De plus, bien qu'ils soient des soldats des forces spéciales, beaucoup d'entre eux n'avaient jamais versé de sang. Peng Fei voulait qu'ils vivent une véritable expérience de combat.

En entendant les paroles de Peng Fei, les deux gardes de sécurité à l'entrée se mirent immédiatement au garde-à-vous et crièrent : « Rapport, capitaine, pas de problème… »

Après que les deux eurent suivi Peng Fei dans une pièce voisine, Li Zhen se tourna vers Zhuang Rui et demanda : « Frère Zhuang, que devons-nous faire de ces deux-là ? »

« Notre navire a subi des dégâts si importants, ne devrions-nous pas recevoir une compensation ? »
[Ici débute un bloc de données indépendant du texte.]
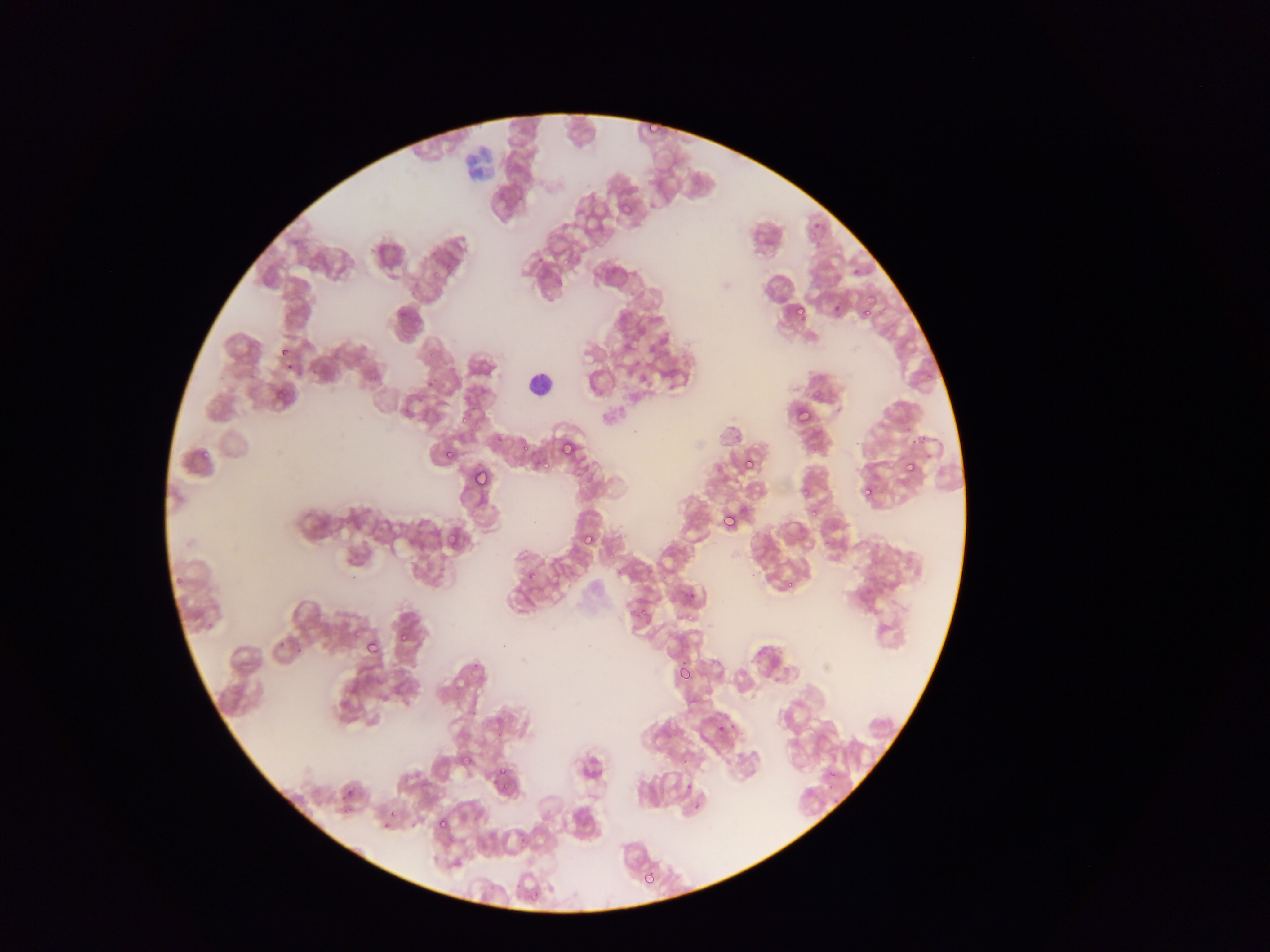
Approximate bounding boxes as {left, top, right, bottom} in pixels.
Leukocytes: {523, 368, 555, 399}.

country = Ghana
field of view = single
capture = mobile-phone photograph through a microscope
preparation = thin blood film
malaria parasite locations = approximate bounding boxes as {left, top, right, bottom} in pixels: {616, 199, 637, 220}, {849, 265, 864, 280}, {793, 303, 809, 321}, {862, 306, 874, 319}, {278, 343, 294, 362}, {272, 383, 292, 403}, {789, 397, 816, 424}, {490, 431, 506, 449}, {555, 438, 578, 463}, {534, 452, 553, 469}, {442, 453, 455, 460}, {743, 456, 760, 474}, {901, 457, 920, 478}, {472, 472, 490, 485}, {859, 488, 870, 500}, {804, 498, 822, 516}, {720, 508, 742, 530}, {440, 527, 465, 548}, {579, 529, 600, 551}, {682, 587, 700, 608}, {627, 601, 651, 625}, {395, 628, 412, 645}, {364, 638, 381, 657}, {675, 663, 695, 684}, {340, 682, 361, 705}, {715, 719, 732, 736}, {456, 751, 469, 773}, {492, 762, 513, 786}, {342, 784, 358, 802}, {434, 814, 453, 834}, {641, 868, 659, 889} | approximate {x, y} pixel centers of objects too small to bound: {523, 447}, {872, 481}
image size = 1270×952 pixelsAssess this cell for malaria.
Zhuang Rui rit en entendant cela et poursuivit : « Ce maigrelet est le numéro trois de l'organisation de Liu Minghui. Je suis sûr qu'il en sait long. Shura, cette affaire dépend de tes méthodes… »

Zhuang Rui avait rencontré Lao San dans un casino de Macao et savait qu'il était le stratège de l'organisation de Liu Minghui. Les gens comme lui étaient les mieux informés.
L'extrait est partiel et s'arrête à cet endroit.